• [Work to be completed]:
Check each line of the data, and copy those where "Geam" appears.

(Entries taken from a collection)

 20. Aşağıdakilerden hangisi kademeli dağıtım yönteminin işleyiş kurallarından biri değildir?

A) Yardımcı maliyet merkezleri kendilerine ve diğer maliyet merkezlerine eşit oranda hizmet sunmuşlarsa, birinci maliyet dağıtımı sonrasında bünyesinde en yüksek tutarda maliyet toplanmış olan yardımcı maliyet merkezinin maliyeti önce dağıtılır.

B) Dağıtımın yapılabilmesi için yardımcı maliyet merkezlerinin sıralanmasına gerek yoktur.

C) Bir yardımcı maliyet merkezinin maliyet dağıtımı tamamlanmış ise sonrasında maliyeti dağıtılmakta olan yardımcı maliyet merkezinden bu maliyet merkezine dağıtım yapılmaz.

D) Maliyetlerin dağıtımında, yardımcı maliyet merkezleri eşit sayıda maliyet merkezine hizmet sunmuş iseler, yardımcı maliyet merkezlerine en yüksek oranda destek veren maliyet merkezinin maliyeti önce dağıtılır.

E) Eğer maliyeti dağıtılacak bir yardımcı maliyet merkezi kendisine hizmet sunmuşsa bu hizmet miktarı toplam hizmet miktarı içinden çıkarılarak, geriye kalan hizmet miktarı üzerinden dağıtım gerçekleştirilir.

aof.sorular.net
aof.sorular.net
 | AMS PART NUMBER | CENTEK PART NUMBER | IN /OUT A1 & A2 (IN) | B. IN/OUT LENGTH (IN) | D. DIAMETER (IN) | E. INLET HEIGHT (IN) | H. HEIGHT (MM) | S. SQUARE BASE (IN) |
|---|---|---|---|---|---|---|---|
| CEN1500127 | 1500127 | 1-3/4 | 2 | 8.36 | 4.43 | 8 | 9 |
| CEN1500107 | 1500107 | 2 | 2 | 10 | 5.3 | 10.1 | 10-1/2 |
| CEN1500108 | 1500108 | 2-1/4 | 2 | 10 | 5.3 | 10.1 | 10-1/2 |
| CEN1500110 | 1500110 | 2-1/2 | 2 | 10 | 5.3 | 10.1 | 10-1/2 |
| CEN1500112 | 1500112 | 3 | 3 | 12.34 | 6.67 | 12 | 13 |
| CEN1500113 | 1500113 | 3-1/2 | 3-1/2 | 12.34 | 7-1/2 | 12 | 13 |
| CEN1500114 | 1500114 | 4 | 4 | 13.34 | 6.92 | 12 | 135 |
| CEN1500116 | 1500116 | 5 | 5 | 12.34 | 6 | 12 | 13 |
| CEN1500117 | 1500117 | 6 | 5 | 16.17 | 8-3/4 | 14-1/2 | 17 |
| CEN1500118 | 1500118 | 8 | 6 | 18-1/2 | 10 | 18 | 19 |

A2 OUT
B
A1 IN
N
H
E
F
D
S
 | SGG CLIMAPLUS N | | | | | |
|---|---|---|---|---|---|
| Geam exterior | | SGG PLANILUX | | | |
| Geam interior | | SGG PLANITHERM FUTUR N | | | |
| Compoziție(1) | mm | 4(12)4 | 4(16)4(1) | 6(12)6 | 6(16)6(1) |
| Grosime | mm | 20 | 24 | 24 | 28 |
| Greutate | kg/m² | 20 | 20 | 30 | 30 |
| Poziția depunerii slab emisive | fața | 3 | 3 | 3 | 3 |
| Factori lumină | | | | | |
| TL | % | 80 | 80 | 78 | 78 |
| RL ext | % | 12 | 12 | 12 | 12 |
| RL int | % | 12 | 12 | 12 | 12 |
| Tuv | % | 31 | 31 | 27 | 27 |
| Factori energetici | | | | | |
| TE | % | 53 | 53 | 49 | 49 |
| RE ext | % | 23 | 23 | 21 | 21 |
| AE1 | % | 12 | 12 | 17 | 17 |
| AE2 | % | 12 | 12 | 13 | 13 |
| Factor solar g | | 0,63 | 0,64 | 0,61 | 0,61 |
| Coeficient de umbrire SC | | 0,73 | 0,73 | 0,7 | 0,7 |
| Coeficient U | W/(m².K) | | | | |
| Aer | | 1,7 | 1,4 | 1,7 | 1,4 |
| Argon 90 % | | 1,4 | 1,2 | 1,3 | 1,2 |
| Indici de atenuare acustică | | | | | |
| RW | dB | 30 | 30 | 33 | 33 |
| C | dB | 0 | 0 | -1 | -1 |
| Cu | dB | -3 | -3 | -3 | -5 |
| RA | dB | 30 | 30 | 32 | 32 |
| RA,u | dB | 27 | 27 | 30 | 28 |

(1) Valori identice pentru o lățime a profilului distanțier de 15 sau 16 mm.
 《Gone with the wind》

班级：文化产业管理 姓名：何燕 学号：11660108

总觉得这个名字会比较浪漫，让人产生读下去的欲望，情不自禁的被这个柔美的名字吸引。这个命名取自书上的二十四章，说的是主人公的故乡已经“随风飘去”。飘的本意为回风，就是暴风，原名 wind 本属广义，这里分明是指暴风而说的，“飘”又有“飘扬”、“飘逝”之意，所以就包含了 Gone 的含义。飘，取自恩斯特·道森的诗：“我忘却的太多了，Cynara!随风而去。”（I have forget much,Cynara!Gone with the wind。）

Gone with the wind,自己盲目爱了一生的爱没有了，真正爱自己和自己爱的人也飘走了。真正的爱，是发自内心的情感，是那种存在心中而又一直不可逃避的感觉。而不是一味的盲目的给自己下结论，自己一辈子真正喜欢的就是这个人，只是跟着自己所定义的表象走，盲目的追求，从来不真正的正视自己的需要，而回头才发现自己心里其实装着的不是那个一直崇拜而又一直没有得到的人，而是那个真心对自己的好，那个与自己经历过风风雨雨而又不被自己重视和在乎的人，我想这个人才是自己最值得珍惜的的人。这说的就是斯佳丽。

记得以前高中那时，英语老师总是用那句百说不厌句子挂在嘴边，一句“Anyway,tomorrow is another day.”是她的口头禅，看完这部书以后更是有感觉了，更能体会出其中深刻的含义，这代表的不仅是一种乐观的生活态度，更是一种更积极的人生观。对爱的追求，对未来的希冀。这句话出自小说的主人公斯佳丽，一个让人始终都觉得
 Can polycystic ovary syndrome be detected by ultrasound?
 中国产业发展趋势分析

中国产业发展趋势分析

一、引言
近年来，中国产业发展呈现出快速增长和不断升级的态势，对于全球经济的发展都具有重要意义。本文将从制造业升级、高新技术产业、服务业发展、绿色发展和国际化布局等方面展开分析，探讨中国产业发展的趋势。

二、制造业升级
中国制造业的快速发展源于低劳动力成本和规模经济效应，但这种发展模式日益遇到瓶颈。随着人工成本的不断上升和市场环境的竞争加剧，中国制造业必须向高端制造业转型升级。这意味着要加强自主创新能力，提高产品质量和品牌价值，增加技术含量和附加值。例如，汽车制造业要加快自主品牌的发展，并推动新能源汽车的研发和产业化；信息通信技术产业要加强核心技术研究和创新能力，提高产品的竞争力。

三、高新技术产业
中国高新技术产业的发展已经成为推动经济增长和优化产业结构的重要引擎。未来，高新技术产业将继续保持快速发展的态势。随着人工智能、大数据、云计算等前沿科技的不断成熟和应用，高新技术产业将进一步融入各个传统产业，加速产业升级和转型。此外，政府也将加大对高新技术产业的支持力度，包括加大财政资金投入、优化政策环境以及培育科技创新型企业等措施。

• [Output below]:
| Geam exterior | | SGG PLANILUX | | | |
| Geam interior | | SGG PLANITHERM FUTUR N | | | |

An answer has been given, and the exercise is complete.